What you will do:
[A] Copy the first answer's passage starting with "The vectors are" and going on through "satisfy $aX_1 + bX_2 = 0$.", changing "scalars" to "coefficients" wherever it appears.
[B] In the thread on vector dependence, what does the first answer call the solution in which all chosen scalars are zero?

Is set of vectors dependent in R²

Question

Given a set of vectors: {$(-1,2),(2,-4)$}

How can we say that this set of vectors dependent in $\mathbb{R}^2$?

On solving: $$a(X_1)+b(X_2)=0$$

$a,b=0$, shouldn't it be independent? But answer says that it's dependent.

Answer 1

The vectors are linearly independent if the only possible solution to $aX_1 + bX_2 = 0$ is $ a = b = 0$. Notice that no matter what $X_1$ and $X_2$ are, $a = b = 0$ always gives you a linear combination that sums to zero. That is why choosing scalars that are all zero is referred to as the "trivial" solution to $aX_1 + bX_2 = 0$. If there is a non-trivial solution to $aX_1 + bX_2 = 0$, then $X_1$ and $X_2$ are linearly dependent. Notice that in your case $a = -2$ and $b = 1$ are non-trivial choices for $a$ and $b$ that satisfy $aX_1 + bX_2 = 0$.

Answer 2

As noted in the comment , a simple inspection shows that $X_2=(2,-4)^T=-2(-1,2)^T=-2 X_1$. But, if you want to show that $aX_1+bX_2=0$ for $a,b$ not null, you have to interpret correctly this equation that is (in components) $$ a\begin{pmatrix} -1\\2 \end{pmatrix}+b \begin{pmatrix} 2\\-4 \end{pmatrix} =\begin{pmatrix} 0\\0 \end{pmatrix} $$ that is equivalent to the linear system $$ \begin{cases} -a+2b=0\\ 2a-4b=0 \end{cases} $$

Can you solve it for $a,b$? And show that we have many solutions ?

Region labeling data
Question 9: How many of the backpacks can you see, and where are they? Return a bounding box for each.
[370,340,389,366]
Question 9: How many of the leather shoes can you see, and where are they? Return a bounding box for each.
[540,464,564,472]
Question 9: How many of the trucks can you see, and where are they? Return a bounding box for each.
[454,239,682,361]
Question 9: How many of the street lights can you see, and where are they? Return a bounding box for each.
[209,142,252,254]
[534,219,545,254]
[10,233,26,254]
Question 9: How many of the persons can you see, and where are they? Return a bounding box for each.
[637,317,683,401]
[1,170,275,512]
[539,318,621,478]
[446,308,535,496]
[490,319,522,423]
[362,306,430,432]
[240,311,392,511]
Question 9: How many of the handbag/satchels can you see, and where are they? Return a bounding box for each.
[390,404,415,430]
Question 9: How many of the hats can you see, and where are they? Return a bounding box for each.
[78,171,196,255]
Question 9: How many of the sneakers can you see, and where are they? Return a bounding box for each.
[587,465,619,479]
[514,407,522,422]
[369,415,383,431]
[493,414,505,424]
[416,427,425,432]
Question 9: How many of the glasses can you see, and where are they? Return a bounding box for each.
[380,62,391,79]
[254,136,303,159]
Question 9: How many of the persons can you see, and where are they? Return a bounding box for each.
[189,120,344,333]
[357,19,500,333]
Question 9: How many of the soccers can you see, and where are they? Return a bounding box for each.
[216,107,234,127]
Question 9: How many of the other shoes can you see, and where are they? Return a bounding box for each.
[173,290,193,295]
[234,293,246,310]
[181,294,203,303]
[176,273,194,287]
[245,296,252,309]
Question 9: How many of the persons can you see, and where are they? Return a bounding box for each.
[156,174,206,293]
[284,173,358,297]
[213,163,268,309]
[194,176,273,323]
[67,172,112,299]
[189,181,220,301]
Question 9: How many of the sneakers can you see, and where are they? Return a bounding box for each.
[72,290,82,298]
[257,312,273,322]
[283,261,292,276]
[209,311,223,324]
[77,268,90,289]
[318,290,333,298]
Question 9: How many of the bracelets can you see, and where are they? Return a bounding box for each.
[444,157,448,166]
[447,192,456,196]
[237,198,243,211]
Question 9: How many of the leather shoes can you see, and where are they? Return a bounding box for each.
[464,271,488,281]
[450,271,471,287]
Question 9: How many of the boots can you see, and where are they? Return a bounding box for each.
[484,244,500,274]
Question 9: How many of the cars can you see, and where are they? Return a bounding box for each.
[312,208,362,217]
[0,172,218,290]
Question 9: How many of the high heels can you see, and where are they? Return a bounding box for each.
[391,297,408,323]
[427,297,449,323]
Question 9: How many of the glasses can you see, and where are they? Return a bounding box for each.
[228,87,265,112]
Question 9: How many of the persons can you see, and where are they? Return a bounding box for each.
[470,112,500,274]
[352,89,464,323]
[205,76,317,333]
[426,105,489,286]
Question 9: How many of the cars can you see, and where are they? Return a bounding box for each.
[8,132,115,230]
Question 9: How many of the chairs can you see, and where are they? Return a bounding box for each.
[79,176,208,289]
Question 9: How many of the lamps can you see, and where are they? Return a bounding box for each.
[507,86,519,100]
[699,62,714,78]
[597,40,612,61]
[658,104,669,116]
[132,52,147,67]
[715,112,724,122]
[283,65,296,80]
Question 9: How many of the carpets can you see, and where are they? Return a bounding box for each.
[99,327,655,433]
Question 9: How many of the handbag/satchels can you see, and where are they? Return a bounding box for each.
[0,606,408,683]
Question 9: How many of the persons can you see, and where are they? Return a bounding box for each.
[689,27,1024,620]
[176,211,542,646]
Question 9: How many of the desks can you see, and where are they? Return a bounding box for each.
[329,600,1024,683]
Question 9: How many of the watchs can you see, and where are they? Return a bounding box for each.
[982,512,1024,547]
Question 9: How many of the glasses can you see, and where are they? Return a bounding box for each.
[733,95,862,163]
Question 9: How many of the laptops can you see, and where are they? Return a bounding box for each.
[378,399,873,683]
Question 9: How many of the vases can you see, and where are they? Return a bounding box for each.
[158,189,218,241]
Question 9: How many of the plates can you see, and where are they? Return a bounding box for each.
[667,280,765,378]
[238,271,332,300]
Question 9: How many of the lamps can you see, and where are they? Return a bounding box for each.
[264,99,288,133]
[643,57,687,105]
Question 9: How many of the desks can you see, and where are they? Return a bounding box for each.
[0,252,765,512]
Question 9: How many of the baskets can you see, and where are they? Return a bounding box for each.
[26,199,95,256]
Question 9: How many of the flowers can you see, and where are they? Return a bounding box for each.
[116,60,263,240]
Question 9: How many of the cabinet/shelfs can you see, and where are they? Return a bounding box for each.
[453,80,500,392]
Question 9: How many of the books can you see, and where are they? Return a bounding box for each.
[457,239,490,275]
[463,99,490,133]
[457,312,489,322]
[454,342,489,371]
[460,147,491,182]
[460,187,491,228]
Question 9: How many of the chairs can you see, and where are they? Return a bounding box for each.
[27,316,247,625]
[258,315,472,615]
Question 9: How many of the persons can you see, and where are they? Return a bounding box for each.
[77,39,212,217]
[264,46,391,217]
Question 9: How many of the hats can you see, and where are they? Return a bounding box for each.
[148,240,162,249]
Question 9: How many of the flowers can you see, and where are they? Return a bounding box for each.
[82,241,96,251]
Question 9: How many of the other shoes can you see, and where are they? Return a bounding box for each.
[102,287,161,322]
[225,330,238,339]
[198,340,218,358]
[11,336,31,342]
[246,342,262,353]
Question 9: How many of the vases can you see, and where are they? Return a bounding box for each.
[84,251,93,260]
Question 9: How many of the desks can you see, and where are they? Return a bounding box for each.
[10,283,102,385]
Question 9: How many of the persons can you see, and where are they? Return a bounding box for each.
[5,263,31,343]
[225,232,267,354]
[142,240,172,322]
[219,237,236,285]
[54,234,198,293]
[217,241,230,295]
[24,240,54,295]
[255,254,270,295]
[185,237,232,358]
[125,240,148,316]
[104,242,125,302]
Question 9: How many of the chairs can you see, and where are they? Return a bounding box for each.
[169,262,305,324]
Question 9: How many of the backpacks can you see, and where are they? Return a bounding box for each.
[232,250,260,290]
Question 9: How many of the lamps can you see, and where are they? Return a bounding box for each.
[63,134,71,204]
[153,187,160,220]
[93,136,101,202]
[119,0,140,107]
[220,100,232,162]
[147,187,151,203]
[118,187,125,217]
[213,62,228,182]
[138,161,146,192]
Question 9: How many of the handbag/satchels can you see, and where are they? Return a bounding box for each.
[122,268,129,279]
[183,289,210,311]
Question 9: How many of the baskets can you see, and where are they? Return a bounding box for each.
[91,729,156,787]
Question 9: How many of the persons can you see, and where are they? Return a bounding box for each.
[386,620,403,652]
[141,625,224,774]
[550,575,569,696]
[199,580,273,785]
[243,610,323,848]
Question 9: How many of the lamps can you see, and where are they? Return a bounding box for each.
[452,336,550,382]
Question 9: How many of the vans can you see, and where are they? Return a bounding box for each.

Answers to the problems:
[A]
The vectors are linearly independent if the only possible solution to $aX_1 + bX_2 = 0$ is $ a = b = 0$. Notice that no matter what $X_1$ and $X_2$ are, $a = b = 0$ always gives you a linear combination that sums to zero. That is why choosing coefficients that are all zero is referred to as the "trivial" solution to $aX_1 + bX_2 = 0$. If there is a non-trivial solution to $aX_1 + bX_2 = 0$, then $X_1$ and $X_2$ are linearly dependent. Notice that in your case $a = -2$ and $b = 1$ are non-trivial choices for $a$ and $b$ that satisfy $aX_1 + bX_2 = 0$.

[B] The "trivial" solution.